YOUR INSTRUCTIONS
Retype the following lines word for word.

* start RECORDED DATA *

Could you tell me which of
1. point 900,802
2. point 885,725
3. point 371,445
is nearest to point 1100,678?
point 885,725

* end RECORDED DATA *

REPLY TO THE TASK
Could you tell me which of
1. point 900,802
2. point 885,725
3. point 371,445
is nearest to point 1100,678?
point 885,725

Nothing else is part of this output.